* [YOUR GOAL]: Copy out the lines from the line with "Hyundai 208cc 76mm" to the line with "387 Gulfview Circle", including both of those lines, and reproduce them without any change.

* [SUPPLIED DATA]:

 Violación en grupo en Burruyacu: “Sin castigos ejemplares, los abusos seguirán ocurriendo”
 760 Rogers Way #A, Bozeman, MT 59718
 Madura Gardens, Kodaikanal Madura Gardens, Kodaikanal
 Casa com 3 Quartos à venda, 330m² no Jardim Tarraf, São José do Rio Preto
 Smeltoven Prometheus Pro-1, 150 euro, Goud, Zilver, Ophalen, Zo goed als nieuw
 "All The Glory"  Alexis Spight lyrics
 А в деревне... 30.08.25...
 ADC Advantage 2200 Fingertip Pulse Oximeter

--

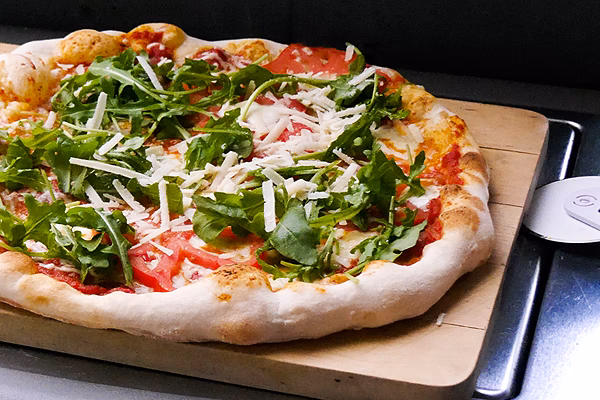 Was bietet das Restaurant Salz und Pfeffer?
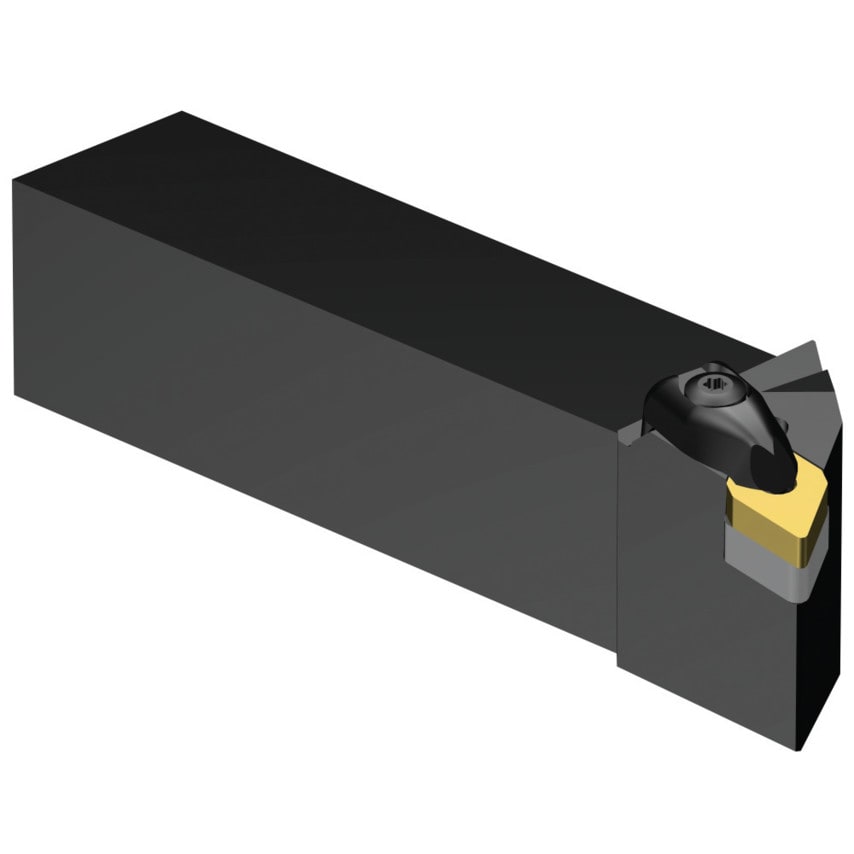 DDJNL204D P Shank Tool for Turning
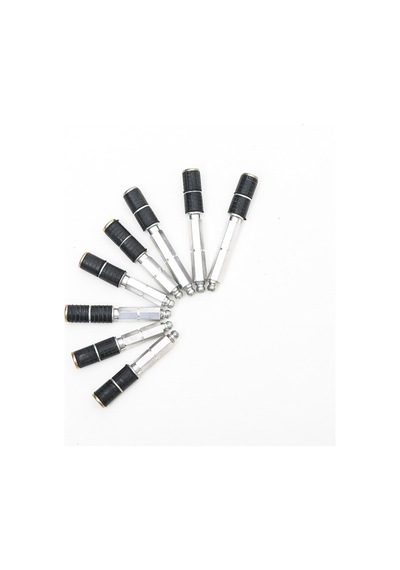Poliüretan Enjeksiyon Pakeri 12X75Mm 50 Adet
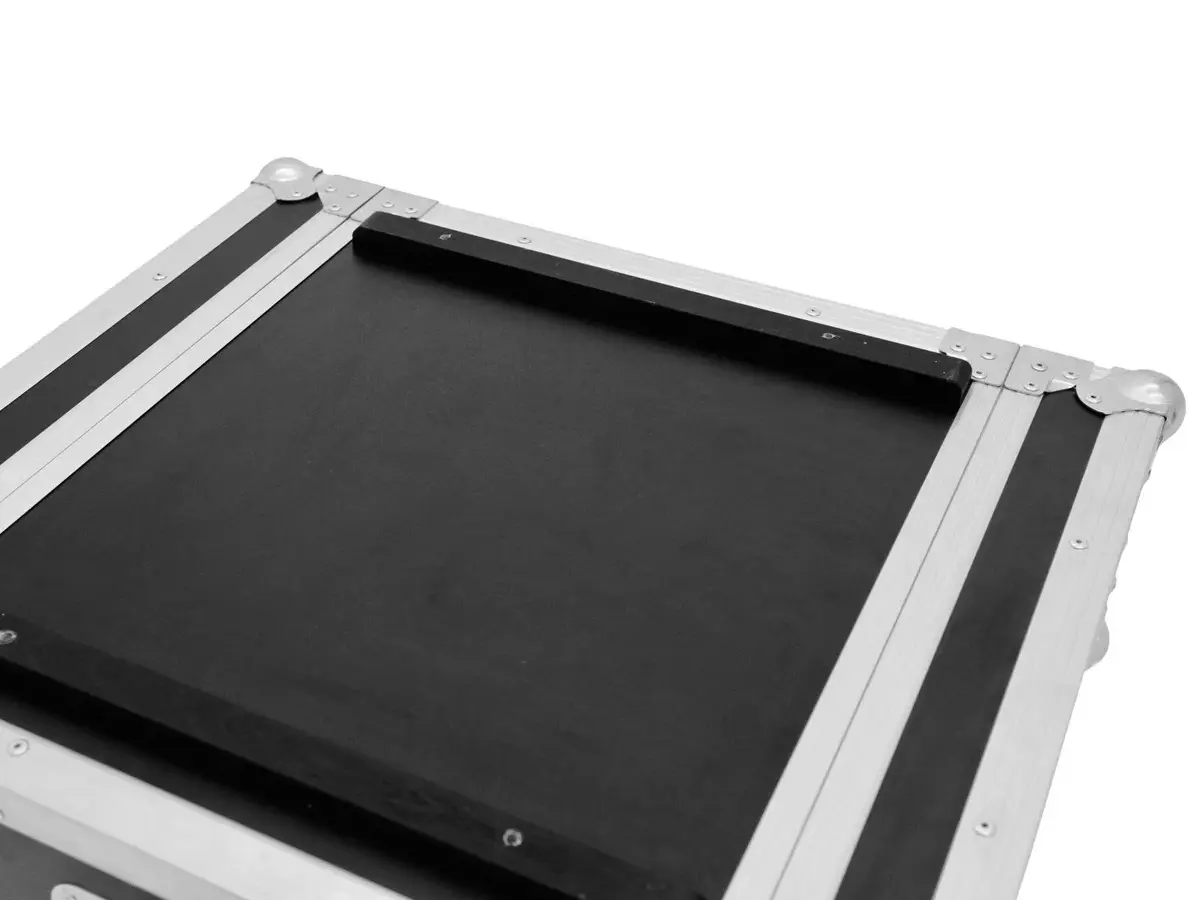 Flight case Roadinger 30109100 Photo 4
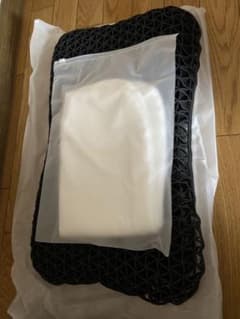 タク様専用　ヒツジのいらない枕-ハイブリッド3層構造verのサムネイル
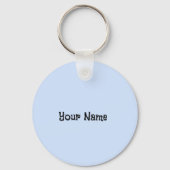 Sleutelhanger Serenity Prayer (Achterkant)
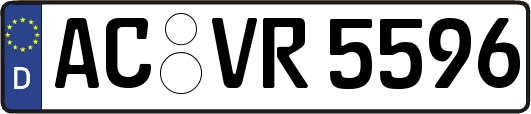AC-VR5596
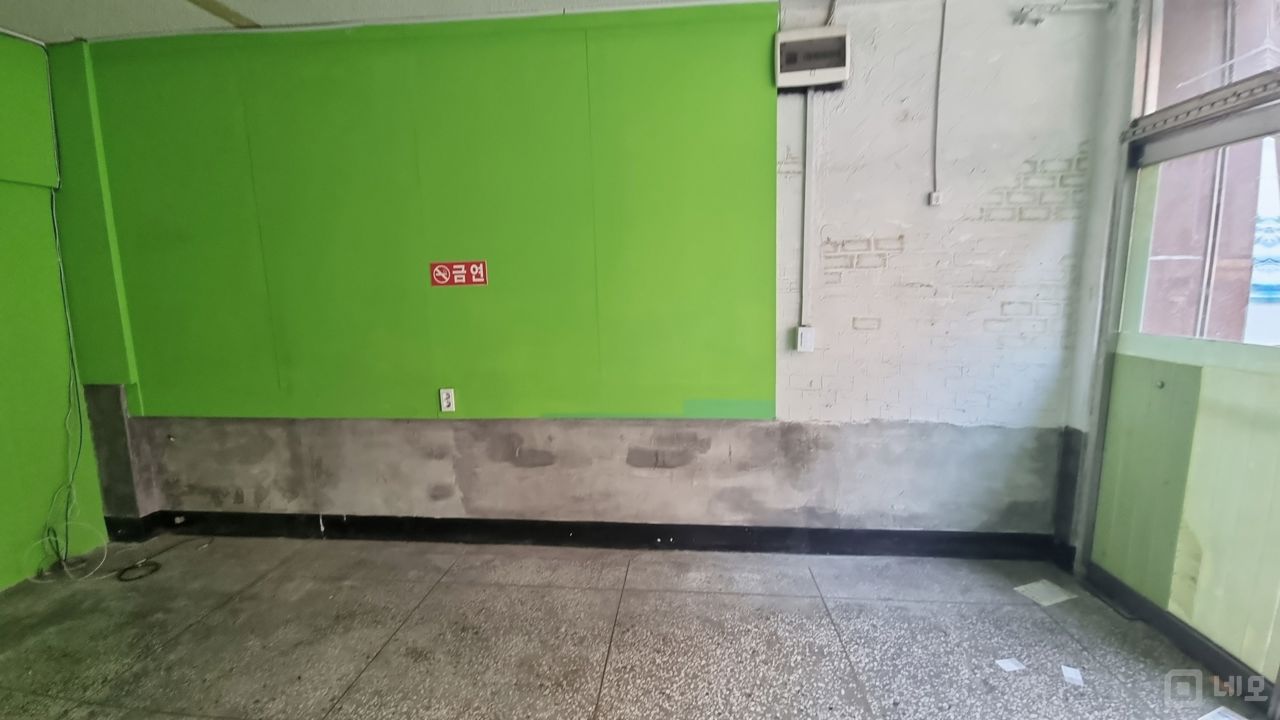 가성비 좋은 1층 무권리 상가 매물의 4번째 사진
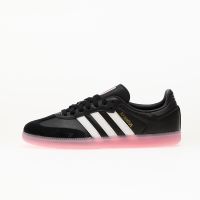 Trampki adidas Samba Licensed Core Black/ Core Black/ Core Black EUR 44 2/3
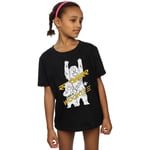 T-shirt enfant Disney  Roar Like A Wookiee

---

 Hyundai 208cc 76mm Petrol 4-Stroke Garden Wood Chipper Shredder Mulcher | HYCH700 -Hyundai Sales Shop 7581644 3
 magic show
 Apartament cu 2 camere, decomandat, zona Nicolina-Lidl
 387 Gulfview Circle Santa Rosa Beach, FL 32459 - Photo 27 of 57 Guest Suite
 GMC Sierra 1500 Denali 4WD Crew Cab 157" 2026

* [RESPONSE AREA]:
 Hyundai 208cc 76mm Petrol 4-Stroke Garden Wood Chipper Shredder Mulcher | HYCH700 -Hyundai Sales Shop 7581644 3
 magic show
 Apartament cu 2 camere, decomandat, zona Nicolina-Lidl
 387 Gulfview Circle Santa Rosa Beach, FL 32459 - Photo 27 of 57 Guest Suite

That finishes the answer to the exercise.